I don’t have dreams, at least, not in the way you will think of. At night when I sleep, I just sleep. No dreaming involved. However, during the day, I do dream. During the day I will let myself daydream about anything and everything. One thing I do is, I make stories in my head, stories that will last for a long time so I can keep going back to them over, and over, and over. I…I use daydreaming to get myself away from my own brain when things aren’t going well. In a sense, I use it like I use books, as a sort of portal to try and get away from whatever is going on around me because no matter how bad it is or how bad it will become, I can always get my head away from it if I try. I can always find my way out of that, away from it and I am very very grateful to myself for that.

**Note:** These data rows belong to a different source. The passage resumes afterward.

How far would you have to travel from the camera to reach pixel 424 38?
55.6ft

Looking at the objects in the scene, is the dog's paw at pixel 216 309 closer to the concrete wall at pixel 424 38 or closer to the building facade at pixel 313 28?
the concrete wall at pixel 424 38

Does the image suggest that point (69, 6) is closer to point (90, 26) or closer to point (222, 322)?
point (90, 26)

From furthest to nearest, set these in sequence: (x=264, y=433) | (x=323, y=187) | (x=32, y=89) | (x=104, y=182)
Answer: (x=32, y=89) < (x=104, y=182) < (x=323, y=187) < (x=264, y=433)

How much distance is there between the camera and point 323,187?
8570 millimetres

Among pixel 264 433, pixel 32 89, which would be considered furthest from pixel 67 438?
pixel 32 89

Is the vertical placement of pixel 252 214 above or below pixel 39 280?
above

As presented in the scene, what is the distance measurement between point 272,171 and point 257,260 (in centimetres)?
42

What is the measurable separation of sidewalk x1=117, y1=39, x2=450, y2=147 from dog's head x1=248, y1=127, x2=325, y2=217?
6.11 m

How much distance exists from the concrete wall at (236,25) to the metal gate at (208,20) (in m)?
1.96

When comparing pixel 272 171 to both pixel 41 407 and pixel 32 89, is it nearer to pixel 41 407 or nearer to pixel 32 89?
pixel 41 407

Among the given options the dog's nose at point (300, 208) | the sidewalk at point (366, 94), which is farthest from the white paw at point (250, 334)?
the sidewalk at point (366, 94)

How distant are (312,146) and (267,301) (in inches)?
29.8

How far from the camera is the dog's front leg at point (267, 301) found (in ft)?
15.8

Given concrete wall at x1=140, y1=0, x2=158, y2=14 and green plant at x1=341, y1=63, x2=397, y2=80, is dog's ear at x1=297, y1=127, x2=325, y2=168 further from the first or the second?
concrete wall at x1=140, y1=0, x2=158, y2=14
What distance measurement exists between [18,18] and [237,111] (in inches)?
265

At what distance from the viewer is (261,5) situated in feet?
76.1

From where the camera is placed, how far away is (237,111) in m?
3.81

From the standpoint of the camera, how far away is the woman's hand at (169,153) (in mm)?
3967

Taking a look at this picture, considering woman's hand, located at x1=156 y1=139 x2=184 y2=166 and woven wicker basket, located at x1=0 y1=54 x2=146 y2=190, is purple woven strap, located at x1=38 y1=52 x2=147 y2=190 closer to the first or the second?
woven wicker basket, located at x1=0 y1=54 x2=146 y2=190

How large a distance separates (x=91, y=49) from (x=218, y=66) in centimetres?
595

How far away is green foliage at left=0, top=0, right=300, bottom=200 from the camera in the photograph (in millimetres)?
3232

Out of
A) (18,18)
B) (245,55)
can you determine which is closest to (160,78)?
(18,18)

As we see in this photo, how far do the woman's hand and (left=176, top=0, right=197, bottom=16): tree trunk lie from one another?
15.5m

But I don’t try. 99% of the time when I know I should, I don’t try to get away because I don’t want to. I don’t try to get away because, in a way, I always hope maybe they will understand that they are wrong. Maybe, in a way, I hope by showing them, hey, this is who I am and I am proud of it, I am happy with it, that they would stop. Now I know that that won’t ever happen. They push me around because they know I will react. They push re around because they like seeing the pain in my eyes, the…the terrified fear in me that they all see because it is there. I am terrified to try and get close to people because I know I will just push them away and I…I’m so frightened of that. Because when I am close to a person it’s because I reached out. Not because they did. So when they turn me away, or reject me, or push and shove and are cruel, it hurts so bad. So I stopped trying because I thought…I guess I thought if I wasn’t close to anyone they couldn’t hurt me. No, that isn’t the truth.
That’s what I spent too long telling myself. The truth is this. People I am close to get bullied just because they are my friends. They get picked on to torment me. And I know that and I know they might not blame me but…I do. I blame myself for their pain because it is my fault. So I close myself off. And I don’t let people in because, if they lost something like I did, if they lost their freedom of being happy, I would suffer. And I know some wouldn’t care. I know some people would still want to help me. But I can’t, and wont, be able to take it because to help me in our little world of school means being bullied and mocked so…so they might want to reach out a hand into this raging sea, but I can’t take it. If I were to, I would feel their pain and I have enough pain. I’ve…I’ve caused enough pain. And, no matter how hard I try, I can’t open those doors I have sealed on my heart and my soul. Because I know. I know I don’t truly try because I am not ready to face what I will see. But I’m also terrified I never will be. I am terrified I will never be able to let people in to see who I am because I am too scared of hurting them. And maybe…Maybe I don’t want them to see my pain. Maybe I’m terrified if they saw how badly my soul is broken, they wouldn’t care. They wouldn’t want me.
So I close my eyes, put my head in my hands, and I cry. I cry for what I had and the fact I know I won’t ever get it back. I know I can’t ever be the little kid playing with their friends, joking, having fun because my soul…my soul has been torn to a thousand pieces. In the truest sense of the word child, I haven’t been a child for a very long time. In the truest sense I grew up a long time ago. In the truest sense I grew up when I had to learn how to take care of myself in school. I had to learn how to defend myself. And, slowly, I did. It almost…became my trade. And I learned it well. Too well. I learned it so well I reacted to everything and I can’t control it. So now I am unlearning. No, not that. I am not unlearning how to defend myself. I am learning how to hold that, how to use it and still be kind, how to use it and not be standoffish. And it isn’t easy. But I know that I have to take small steps, small tiny steps so I can, one day, not have to take steps towards that anymore. So, one day, I can take steps towards something else, even if I don’t know what that something will be. So I will hold my head up, and I will wait for the day when my heart and my soul can open, even a little bit, just to let a flicker of light in. I used to think I needed that light because I had lost my hope. I was praying that tiny flicker of light in my soul could give me that. But I’d never lost it. I never lost my hope even when it became buried and hidden, it was there when I looked for it and I am so, so glad it is. Because right now I don’t get hope from other people I have to get it from myself. Right now I am running on my own hope, as weak as it is, because I get it. I will always hope for better days but right now I can live with these days. Right now I can hold my head up and LIVE. And I will. And maybe, one day soon, I won’t be terrified to have people care.